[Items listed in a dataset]
※ ※ ※

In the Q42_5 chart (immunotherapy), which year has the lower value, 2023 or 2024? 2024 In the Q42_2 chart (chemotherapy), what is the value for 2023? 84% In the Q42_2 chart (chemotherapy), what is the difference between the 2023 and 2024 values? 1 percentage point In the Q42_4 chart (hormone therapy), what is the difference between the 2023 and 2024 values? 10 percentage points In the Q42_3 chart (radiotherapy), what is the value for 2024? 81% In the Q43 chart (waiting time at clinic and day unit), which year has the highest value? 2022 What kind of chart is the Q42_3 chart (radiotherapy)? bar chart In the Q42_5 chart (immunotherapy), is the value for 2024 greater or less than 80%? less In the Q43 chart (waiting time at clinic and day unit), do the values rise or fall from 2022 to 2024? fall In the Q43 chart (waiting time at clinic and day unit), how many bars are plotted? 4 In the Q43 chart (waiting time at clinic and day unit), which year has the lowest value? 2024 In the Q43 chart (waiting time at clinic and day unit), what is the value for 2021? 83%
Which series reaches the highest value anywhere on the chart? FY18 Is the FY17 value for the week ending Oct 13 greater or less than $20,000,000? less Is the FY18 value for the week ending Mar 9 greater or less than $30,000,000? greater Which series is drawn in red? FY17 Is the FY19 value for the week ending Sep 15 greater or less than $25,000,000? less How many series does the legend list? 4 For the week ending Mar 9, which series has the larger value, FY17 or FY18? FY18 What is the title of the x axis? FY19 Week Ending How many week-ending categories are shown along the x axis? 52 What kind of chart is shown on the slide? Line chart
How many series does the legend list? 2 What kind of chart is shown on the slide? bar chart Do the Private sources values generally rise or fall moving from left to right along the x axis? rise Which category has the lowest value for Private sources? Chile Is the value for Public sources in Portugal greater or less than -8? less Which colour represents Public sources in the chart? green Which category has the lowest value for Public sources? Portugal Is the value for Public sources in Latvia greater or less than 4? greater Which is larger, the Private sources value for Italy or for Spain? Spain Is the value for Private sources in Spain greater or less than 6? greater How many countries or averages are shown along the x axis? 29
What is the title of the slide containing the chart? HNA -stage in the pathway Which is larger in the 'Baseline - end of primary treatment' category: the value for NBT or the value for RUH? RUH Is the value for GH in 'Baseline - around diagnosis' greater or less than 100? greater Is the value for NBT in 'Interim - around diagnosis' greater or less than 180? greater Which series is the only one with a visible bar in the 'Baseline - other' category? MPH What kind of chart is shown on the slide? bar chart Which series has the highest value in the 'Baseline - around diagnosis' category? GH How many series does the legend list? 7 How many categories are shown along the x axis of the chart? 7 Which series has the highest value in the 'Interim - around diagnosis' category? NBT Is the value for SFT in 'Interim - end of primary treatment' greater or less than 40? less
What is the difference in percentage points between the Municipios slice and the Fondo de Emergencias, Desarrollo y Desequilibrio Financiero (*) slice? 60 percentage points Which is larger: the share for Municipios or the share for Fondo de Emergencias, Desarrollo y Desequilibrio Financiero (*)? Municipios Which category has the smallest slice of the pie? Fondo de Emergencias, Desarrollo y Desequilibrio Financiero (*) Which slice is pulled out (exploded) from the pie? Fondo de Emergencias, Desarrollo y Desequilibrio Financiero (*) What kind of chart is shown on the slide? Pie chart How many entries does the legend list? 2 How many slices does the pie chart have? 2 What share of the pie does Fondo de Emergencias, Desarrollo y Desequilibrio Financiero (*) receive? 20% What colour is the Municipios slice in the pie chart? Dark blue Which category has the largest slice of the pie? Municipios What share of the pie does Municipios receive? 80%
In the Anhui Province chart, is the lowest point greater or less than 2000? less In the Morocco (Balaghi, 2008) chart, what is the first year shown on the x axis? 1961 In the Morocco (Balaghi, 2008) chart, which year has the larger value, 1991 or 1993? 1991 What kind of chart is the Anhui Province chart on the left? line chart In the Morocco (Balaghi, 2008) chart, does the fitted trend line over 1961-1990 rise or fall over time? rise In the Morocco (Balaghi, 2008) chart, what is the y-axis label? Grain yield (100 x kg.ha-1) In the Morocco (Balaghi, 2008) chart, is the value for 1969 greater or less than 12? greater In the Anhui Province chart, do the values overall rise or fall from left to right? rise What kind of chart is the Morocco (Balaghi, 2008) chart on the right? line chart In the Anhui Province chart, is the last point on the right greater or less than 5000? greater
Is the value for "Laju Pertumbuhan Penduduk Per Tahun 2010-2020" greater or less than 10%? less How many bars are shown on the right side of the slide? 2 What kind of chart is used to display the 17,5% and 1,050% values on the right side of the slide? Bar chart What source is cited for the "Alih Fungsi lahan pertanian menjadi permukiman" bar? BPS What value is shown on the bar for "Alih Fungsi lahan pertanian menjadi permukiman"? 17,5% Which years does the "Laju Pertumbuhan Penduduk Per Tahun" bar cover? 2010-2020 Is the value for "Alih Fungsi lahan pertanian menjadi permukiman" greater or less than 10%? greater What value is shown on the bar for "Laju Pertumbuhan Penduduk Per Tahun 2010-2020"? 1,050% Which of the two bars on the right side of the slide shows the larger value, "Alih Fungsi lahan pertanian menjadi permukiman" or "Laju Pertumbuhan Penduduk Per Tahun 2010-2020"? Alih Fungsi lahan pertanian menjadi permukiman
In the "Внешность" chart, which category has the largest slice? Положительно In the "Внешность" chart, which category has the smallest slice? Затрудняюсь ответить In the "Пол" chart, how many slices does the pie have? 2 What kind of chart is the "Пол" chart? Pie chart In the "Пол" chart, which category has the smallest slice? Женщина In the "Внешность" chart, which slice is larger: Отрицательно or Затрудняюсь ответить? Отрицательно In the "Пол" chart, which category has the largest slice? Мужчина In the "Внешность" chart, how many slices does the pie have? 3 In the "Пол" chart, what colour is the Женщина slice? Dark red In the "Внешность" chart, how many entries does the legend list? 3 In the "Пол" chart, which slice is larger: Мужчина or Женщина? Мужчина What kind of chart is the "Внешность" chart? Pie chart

※ ※ ※

Please pull out every row above that contains the string "categories", copying each one in full.

Solution to this exercise:
Which series reaches the highest value anywhere on the chart? FY18 Is the FY17 value for the week ending Oct 13 greater or less than $20,000,000? less Is the FY18 value for the week ending Mar 9 greater or less than $30,000,000? greater Which series is drawn in red? FY17 Is the FY19 value for the week ending Sep 15 greater or less than $25,000,000? less How many series does the legend list? 4 For the week ending Mar 9, which series has the larger value, FY17 or FY18? FY18 What is the title of the x axis? FY19 Week Ending How many week-ending categories are shown along the x axis? 52 What kind of chart is shown on the slide? Line chart
What is the title of the slide containing the chart? HNA -stage in the pathway Which is larger in the 'Baseline - end of primary treatment' category: the value for NBT or the value for RUH? RUH Is the value for GH in 'Baseline - around diagnosis' greater or less than 100? greater Is the value for NBT in 'Interim - around diagnosis' greater or less than 180? greater Which series is the only one with a visible bar in the 'Baseline - other' category? MPH What kind of chart is shown on the slide? bar chart Which series has the highest value in the 'Baseline - around diagnosis' category? GH How many series does the legend list? 7 How many categories are shown along the x axis of the chart? 7 Which series has the highest value in the 'Interim - around diagnosis' category? NBT Is the value for SFT in 'Interim - end of primary treatment' greater or less than 40? less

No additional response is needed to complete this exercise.